For me the absurdity of the situation became inescapable in the fall of 2002, when one of the most ancient and venerable staples of human life abruptly disappeared from the American dinner table. I’m talking of course about bread. Virtually overnight, Americans changed the way they eat. A collective spasm of what can only be described as carbophobia seized the country, supplanting an era of national lipophobia dating to the Carter administration. That was when, in 1977, a Senate committee had issued a set of “dietary goals” warning beef-loving Americans to lay off the red meat. And so we dutifully had done, until now.

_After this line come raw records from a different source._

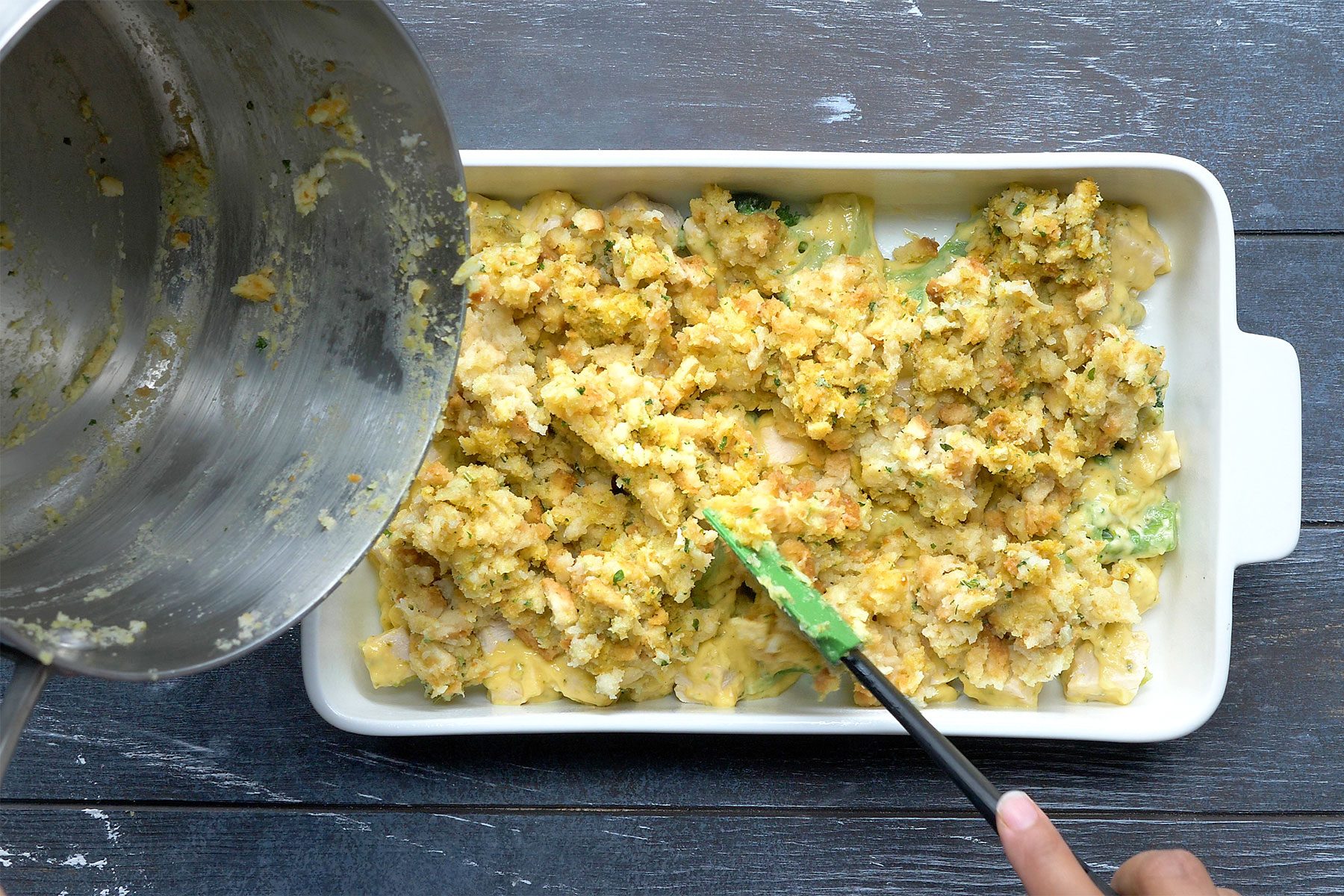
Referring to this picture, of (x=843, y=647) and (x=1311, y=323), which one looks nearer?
(x=843, y=647)

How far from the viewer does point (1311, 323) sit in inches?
78.4

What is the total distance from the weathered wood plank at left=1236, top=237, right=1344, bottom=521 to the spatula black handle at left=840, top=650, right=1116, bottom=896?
1026 millimetres

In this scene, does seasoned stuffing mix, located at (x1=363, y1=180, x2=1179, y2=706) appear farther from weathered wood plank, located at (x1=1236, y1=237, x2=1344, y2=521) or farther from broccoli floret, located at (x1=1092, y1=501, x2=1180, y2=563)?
weathered wood plank, located at (x1=1236, y1=237, x2=1344, y2=521)

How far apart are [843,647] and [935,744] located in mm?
195

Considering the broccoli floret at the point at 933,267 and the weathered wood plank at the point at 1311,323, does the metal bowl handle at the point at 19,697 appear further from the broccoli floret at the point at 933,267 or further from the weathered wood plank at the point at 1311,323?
the weathered wood plank at the point at 1311,323

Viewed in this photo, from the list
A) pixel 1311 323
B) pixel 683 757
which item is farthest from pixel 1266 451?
pixel 683 757

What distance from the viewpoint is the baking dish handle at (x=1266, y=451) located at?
1.74 metres

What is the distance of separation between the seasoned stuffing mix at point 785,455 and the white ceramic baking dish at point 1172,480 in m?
0.04

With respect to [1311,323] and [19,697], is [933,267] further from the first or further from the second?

What set off the sea change? It appears to have been a perfect media storm of diet books, scientific studies, and one timely magazine article. The new diet books, many of them inspired by the formerly discredited Dr. Robert C. Atkins, brought Americans the welcome news that they could eat more meat and lose weight just so long as they laid off the bread and pasta. These high-protein, low-carb diets found support in a handful of new epidemiological studies suggesting that the nutritional orthodoxy that had held sway in America since the 1970s might be wrong. It was not, as official opinion claimed, fat that made us fat, but the carbohydrates we’d been eating precisely in order to stay slim. So conditions were ripe for a swing of the dietary pendulum when, in the summer of 2002, the New York Times Magazine published a cover story on the new research entitled “What if Fat Doesn’t Make You Fat?” Within months, supermarket shelves were restocked and restaurant menus rewritten to reflect the new nutritional wisdom. The blamelessness of steak restored, two of the most wholesome and uncontroversial foods known to man—bread and pasta—acquired a moral stain that promptly bankrupted dozens of bakeries and noodle firms and ruined an untold number of perfectly good meals.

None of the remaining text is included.